The new finds, described in a paper in the latest issue of Acta Anthropologica Sinica, will help better understand the human behavior at prehistoric open-air sites in south China.
The archaeologists found stone cores, flakes, chunks, choppers and chopping tools, and picks, mainly made of quartzite, silicarenite and siltstone.
The size of all artifacts was large and most of the tools were retouched on pebbles.

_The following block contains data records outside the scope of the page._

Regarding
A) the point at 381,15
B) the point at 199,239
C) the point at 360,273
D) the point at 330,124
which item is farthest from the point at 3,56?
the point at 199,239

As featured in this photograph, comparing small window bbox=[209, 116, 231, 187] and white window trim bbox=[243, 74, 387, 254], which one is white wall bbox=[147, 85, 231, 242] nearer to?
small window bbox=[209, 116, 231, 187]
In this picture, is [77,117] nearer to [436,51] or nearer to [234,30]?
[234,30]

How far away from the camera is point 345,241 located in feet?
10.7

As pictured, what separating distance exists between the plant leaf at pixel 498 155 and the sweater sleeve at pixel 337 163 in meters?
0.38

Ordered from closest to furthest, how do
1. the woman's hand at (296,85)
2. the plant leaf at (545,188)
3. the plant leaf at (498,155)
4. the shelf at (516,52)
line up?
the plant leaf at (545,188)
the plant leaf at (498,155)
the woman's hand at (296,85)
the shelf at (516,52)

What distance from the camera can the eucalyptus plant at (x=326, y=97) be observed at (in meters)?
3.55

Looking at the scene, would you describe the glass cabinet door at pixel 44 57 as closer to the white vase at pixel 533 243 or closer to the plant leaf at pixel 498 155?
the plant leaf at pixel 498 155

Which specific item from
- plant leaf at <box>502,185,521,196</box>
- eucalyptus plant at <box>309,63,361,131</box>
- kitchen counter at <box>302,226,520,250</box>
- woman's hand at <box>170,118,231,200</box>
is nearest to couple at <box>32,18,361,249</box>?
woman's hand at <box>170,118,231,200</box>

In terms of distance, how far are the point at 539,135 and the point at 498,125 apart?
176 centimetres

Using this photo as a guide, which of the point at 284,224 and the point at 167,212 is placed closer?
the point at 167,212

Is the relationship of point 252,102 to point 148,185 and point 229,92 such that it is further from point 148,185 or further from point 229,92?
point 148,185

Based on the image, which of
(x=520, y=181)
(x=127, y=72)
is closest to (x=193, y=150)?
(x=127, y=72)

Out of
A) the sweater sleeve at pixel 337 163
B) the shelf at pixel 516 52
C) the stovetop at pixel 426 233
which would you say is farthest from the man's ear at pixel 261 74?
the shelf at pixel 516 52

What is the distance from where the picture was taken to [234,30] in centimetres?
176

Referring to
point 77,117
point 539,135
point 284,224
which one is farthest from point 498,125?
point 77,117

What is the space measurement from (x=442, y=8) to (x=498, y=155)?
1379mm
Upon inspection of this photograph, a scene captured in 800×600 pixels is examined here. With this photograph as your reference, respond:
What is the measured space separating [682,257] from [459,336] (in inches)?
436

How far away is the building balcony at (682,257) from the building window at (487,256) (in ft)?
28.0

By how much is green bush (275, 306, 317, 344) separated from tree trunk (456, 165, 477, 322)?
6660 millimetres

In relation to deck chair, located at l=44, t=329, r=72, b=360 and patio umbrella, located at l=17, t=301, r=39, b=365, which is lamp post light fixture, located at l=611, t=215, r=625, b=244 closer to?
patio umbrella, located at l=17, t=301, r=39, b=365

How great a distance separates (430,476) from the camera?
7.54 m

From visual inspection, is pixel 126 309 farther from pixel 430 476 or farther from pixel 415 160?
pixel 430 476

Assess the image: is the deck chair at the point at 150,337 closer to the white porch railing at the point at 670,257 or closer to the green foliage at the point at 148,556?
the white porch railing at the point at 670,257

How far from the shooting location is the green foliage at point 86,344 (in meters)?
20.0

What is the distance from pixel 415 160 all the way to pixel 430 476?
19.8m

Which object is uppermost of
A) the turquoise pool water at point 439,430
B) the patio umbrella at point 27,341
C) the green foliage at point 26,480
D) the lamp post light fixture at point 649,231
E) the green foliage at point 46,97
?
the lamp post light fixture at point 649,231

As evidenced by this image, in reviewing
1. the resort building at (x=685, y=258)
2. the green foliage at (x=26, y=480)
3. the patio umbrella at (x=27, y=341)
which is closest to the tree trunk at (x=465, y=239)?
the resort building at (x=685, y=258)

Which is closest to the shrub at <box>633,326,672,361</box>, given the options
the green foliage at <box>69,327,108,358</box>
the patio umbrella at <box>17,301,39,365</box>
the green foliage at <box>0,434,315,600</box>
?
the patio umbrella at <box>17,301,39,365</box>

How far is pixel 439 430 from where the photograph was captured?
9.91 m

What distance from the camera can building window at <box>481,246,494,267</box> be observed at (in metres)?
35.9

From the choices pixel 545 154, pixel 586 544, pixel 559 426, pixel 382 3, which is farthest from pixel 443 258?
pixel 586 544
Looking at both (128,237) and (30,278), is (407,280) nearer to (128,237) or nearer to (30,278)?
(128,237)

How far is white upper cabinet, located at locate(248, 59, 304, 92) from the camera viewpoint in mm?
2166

Their characteristics show very strong ties with the pebble tool tradition of south China.
Soil stratigraphy and the dating of tektites suggest that the newly discovered archaeological localities were formed in the early stage of Middle Pleistocene.
The archaeologists said that these localities are buried in the same layer of vermiculated red soil, and that preliminary analysis shows the localities have similar features, distribute across a broad area and span a limited range of time.
“With these details, a future project with a good stratigraphic and chronological control will be conducted to study the human behavior at open-air sites in south China”, concluded paper co-author Xing Gao, a professor at the Institute of Vertebrate Paleontology and Paleoanthropology, Chinese Academy of Sciences.